### Requests
(1) In the passage about the 1955 Cannon Street Y.M.C.A. All-Stars, what city was the team from?
(2) Please pick up the passage about the 1955 Cannon Street Y.M.C.A. All-Stars where it stops and keep writing.

### Document excerpt

Seated comfortably in the bleachers amongst the bevy of excited spectators were John Rivers, John Bailey, Vermont Brown, Carl Johnson, and Leroy Major—members of the 1955 Cannon Street Y.M.C.A. All-Stars, an African American youth baseball team from Charleston, South Carolina who, until this week, were the “most significant amateur team in baseball history.” Nattily attired in matching polos, khakis, and baseball caps, the men loudly cheered every hit, catch and strikeout of their slightly younger historical counterparts. It was a highly emotional, joyous moment. For one team member in particular, the dungeon of his darkest childhood memory shook and his chains fell free. “I felt kind of exonerated,” John Bailey told a reporter after the game. “To see the boys from Jackie Robinson represent and do the things we could not do in 1955, I finally felt closure.”

Cannon Street at Williamsport 2014

John Rivers, John Bailey, Vermont Brown, Carl Johnson, and Leroy Major—members of the 1955 Cannon Street Y.M.C.A. All-Stars, an African American youth baseball team from Charleston, South Carolina, watch the action at the LLWS, August 24, 2014.

### Supplied information

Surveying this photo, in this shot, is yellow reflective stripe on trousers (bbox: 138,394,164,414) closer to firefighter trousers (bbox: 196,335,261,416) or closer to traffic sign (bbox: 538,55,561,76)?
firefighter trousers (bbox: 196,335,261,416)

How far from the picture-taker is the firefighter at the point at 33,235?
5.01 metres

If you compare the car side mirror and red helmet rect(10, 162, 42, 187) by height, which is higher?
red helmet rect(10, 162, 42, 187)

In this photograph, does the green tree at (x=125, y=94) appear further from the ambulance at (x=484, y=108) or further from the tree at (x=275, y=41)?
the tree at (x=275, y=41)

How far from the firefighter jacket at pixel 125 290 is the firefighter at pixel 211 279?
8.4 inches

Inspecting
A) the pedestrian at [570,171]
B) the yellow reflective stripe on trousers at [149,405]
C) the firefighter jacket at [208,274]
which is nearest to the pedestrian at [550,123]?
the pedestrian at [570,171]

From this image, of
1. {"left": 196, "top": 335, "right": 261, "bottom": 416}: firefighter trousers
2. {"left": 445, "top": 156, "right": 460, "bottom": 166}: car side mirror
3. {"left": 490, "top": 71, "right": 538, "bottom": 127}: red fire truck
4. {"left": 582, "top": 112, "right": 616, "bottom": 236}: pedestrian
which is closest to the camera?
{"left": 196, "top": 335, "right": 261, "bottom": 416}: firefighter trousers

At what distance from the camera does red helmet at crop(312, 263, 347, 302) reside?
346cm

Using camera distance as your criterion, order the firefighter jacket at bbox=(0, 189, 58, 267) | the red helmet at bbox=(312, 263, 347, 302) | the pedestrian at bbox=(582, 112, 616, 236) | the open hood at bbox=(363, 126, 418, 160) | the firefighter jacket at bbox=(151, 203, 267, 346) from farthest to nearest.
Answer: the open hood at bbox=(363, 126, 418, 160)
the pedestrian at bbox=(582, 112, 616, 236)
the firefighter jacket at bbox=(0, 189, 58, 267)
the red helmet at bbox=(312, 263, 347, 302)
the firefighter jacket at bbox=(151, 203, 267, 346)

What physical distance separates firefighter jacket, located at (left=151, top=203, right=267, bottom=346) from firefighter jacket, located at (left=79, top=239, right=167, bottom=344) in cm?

### Results for each task
(1) Charleston, South Carolina.

(2)
There have been few such moments of exaltation for the All Stars, key figures in a racial controversy that forever changed youth baseball in the American South.  Nearly 15 months after the Supreme Court ruled in Brown v. Board of Education that segregated schools were unconstitutional, officials with Charleston’s “Negro” Y.M.C.A. (later known as Cannon Street) entered the team into the “whites only” Charleston Little League tournament. They faced opposition from white city recreation officials, who eventually canceled the event.  Winners by default, the All-Stars prepared to compete in the South Carolina state tournament.  In a show of “massive resistance,” white Little League officials, coaches, and parents gradually organized a mass boycott.  The Cannon Street team was ultimately denied the opportunity to compete in the LLWS but was invited to attend the final game as guests of then Little League president Peter J. McGovern.  The following year, teams in seven southern states seceded from Little League and formed “Little Boys’ Baseball, Incorporated,” a segregated youth baseball organization that later became known as Dixie Youth Baseball.  This “Civil War” within youth baseball, sparked by the Cannon Street effort, remains a pivotal yet often overlooked moment in the African American freedom struggle in South Carolina and the nation.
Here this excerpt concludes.